Monday 12 August 2019

Book Club 2

I tried this out at around this time last year, and seeing as I restarted birding at the weekend yet only saw a Chiffchaff this strikes me as a perfect time at which to have another go. I have been reading a lot recently - I am in the voracious phase and have read most of these in the last six weeks. Clockwise from the top left a visit to a friend provided the first two, a trip to Daunt Books provided the third which in turn recommended the fourth, and Mrs L passed me the fifth and sixth saying I would enjoy them. She was not wrong. Books are one of the great pleasures in life - I read on the tube in the morning and evening, in bed at night, and very frequently on airplanes. I just wish I could develop a habit of sitting down in the daytime at home and reading - I have a lovely armchair with a nice view which would be just perfect for this - but unfortunately I am totally unable to sit still as there are just too many jobs to be done. I have not read as much as I would like this year - a lot of my spare sitting time was spent catching up on my travel journal which I let slip for the best part of a year. That is now finally done and I can turn my attentions towards what others have written which is a lot more interesting. So here are this summer's reads.




Travels with a Tangerine - Tim Mackintosh-Smith
This book explores the remarkable travels of Ibn Battutah, a fourteenth century muslim native of Tangiers who set off on a pilgrimage to Mecca which ended up taking him most of his life and across huge swathes of what was then the known world. Like me he kept a journal, he can be said to be one of the first travel writers. His experiences however were incredibly interesting, and so with "The Travels" in hand the author (fluent in Arabic) sets off to try and trace Ibn Battutah's medieval journeys and to see if he can find what he saw. A lot of this involves religious shrines of one sort or another, but don't let this deter you from what is a cracking read and truly excellent travel writing.

A Little History of the World - E. H. Gombrich
If like me your knowledge of entire eras is a little sketchy then this is an ideal book to try and fill in the gaps. It was written for children, and is brilliantly done, no wonder it is a classic. In a six week period the author somehow covered the entirety of human history from 2500 BC to the end of the First World War. The language is a bit facile in places as you would expect, but if you are in need of a crash course of almost the events that have shaped the world as it was known up until the advent of Facism, this is a book for you.

**WHAT IS REQUIRED**. Write the next part of the book club post, picking up after the review of A Little History of the World.

**DATA EXCERPT**.
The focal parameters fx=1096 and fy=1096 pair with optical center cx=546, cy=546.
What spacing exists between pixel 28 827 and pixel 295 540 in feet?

**RESPONSE**.
Sicily through Writers Eyes - Horatio Clare
In a rare outing to London Mrs L dragged me to Daunt Books - a heavenly place. We have a family holiday to Sicily coming up, and so I went off to have a look at the Italian section and pulled out both this and Sicilian Carousel by Lawrence Durrell. This book is an exploration of Sicily throughout the ages, from its earliest beginnings to the modern-day Casa Nostra. The islands has been through more hands than almost any other place, and the Sicily of today is therefore a tapestry of Phonecian, Carthagian, Roman, Greek, Norman and Italian to name but a few. Like the book above it is presented chronologically, with the author using the prose of others to navigate through the centuries. In truth I found some of the earlier parts of the book hard work, ancient battles and campaigns chronicled by Homer, Herodotus, Plutarch and Cicero felt like something I had to get through, but the extract from the Travels of Ibn Jubayr (who preceded Ibn Battutah by 140 years) was a particular highlight, as was the chapter taken from Il Gattopardo by Lampedusa. So good in fact that I bought the entire book straight away and absolutely raced through it.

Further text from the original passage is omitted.